Abstract

We present a case of a 42-year-old female who presented to our institution with a small bowel obstruction and had emergent surgical decompression. Thirteen days postoperatively, the patient became tachycardic and had worsening epigastric pain. Electrocardiogram showed significant ST-segment elevations in leads II, III, aVF, and V3–V6, suggesting the possibility of acute inferolateral myocardial infarction. Subsequent workup revealed the cause of the ST-elevations to be due to recurrent small bowel obstruction. Although intra-abdominal causes of ST-elevation have been reported, our case may be the first to be associated with small bowel obstruction.

1. Introduction

Acute ST-elevation myocardial infarction is a medical emergency and is typically associated with high cardiac mortality if brisk intervention is not undertaken. It is important, however, to understand that there are several conditions that may mimic acute ST-elevation myocardial infarction and they should be considered as a differential diagnosis especially in the correct clinical scenario.
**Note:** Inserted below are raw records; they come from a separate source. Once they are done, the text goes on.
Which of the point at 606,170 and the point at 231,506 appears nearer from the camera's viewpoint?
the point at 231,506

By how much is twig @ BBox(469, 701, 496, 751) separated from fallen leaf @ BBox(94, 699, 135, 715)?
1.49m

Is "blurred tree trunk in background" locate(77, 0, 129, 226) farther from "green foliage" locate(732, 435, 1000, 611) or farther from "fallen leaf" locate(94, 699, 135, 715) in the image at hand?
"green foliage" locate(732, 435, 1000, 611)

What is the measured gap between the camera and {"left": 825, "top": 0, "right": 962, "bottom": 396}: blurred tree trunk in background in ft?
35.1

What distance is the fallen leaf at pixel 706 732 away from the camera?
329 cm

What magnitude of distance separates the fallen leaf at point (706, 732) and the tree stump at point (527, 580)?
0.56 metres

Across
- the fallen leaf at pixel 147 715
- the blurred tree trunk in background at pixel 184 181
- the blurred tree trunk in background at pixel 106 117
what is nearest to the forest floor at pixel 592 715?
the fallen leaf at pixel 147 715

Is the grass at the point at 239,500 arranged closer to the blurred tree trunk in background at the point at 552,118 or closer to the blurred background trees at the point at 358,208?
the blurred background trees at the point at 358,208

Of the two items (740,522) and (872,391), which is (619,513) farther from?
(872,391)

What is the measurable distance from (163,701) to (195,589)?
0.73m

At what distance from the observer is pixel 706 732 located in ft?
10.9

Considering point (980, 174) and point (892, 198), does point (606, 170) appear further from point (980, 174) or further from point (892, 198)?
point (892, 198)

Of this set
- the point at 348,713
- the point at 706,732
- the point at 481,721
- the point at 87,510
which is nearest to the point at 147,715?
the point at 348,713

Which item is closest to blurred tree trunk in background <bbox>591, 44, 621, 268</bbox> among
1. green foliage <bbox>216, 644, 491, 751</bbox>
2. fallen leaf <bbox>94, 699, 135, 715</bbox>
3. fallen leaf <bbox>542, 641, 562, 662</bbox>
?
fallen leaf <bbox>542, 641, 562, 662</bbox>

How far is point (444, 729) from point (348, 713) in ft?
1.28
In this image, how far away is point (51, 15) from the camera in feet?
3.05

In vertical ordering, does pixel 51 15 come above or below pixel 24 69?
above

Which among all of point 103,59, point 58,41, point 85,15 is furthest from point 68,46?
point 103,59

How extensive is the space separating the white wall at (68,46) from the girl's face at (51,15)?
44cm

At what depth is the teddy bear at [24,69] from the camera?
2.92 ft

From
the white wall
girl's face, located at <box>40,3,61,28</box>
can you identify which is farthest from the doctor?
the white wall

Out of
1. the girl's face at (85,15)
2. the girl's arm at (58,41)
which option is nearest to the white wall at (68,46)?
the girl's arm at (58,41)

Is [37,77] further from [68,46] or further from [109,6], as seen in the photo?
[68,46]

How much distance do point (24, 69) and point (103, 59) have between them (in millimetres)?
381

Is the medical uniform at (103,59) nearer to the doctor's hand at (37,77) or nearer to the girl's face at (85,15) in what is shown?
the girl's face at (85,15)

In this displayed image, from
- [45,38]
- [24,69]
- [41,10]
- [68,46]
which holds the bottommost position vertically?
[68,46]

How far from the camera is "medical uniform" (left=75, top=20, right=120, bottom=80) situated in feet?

Our case highlights the importance of understanding the different pathologies, namely, gastrointestinal pathologies, that can be presented as being similar to acute myocardial infarction.

2. Case Report

A 42-year-old female with history of endometriosis, status posthysterectomy a number of years prior, presented to our institution complaining of 3-day history of nausea and vomiting. Computed tomography of the abdomen showed bowel obstruction of the distal ileum. The patient was taken for emergent exploratory laparotomy for adhesiolysis and decompression. Postoperatively, during her recovery, the patient started having watery diarrhea and was being monitored on telemetry for persistent sinus tachycardia. Despite intravenous fluids and electrolyte repletion, her condition deteriorated. On day thirteen, ST-elevation MI code was called after an electrocardiogram (Figure 1) suggested the possibility of acute inferolateral myocardial infarction. The patient described epigastric discomfort and shortness of breath but denied chest pain. An immediate bedside Transthoracic Echocardiogram showed predominantly normal left ventricular systolic function; however, inferior wall hypokinesis was noted. Subsequent cardiac catheterization showed normal coronary arteries (Figures 2 and 3) and normal left ventricular contractility by ventriculogram. Serial cardiac enzymes were normal. Alternate causes for the ECG changes were entertained at this point. Thereafter, the patient had a repeat CT scan of the abdomen, which showed severe distention of the stomach and proximal small bowel and recurrent obstruction at the level of distal ileum (Figures 4 and 5). The patient was again taken for emergent exploratory laparotomy and decompression and this time with resection and anastomosis. A total of 2800 cc of fecal material was drained from the small bowel at the time of decompression. Repeat postoperative electrocardiogram (Figure 6) showed normalization of ST segments.

3. Discussion

ST-segment elevation myocardial infarction is an emergency during which patient outcomes are directly related to timely intervention and revascularization. However, in cases where patients do not present with typical chest pain, other diagnostic tools such as serial cardiac markers and imaging modalities can help elucidate other causes of ECG findings suggesting acute myocardial infarct. A number of disease presentations may mimic ST-elevation myocardial infarction on ECG [1]. Namely, the most common causes are acute pericarditis, myocarditis, coronary spasm, traumatic brain injury, acute aortic dissection, and ventricular aneurysm.

Few cases of intra-abdominal pathology causing ST-elevation on ECG have been reported. These conditions have been related to pancreas and gallbladder disease [24], esophageal pathology [59], splenic rupture [10], and hiatal hernia [11]. To date, our case may be the first reported case of small bowel obstruction as a cause for significant ST-elevation on electrocardiogram mimicking acute myocardial infarction. In our case, the patient developed inferolateral ST-segment elevation on a 12-lead ECG which resolved rapidly after surgical decompression of intestinal distension. It is believed that the intra-abdominal distension resulted in the compression of the diaphragmatic surface of the heart and led to the subsequent ECG changes.

Conflict of Interests

The authors declare that they have no conflict of interests.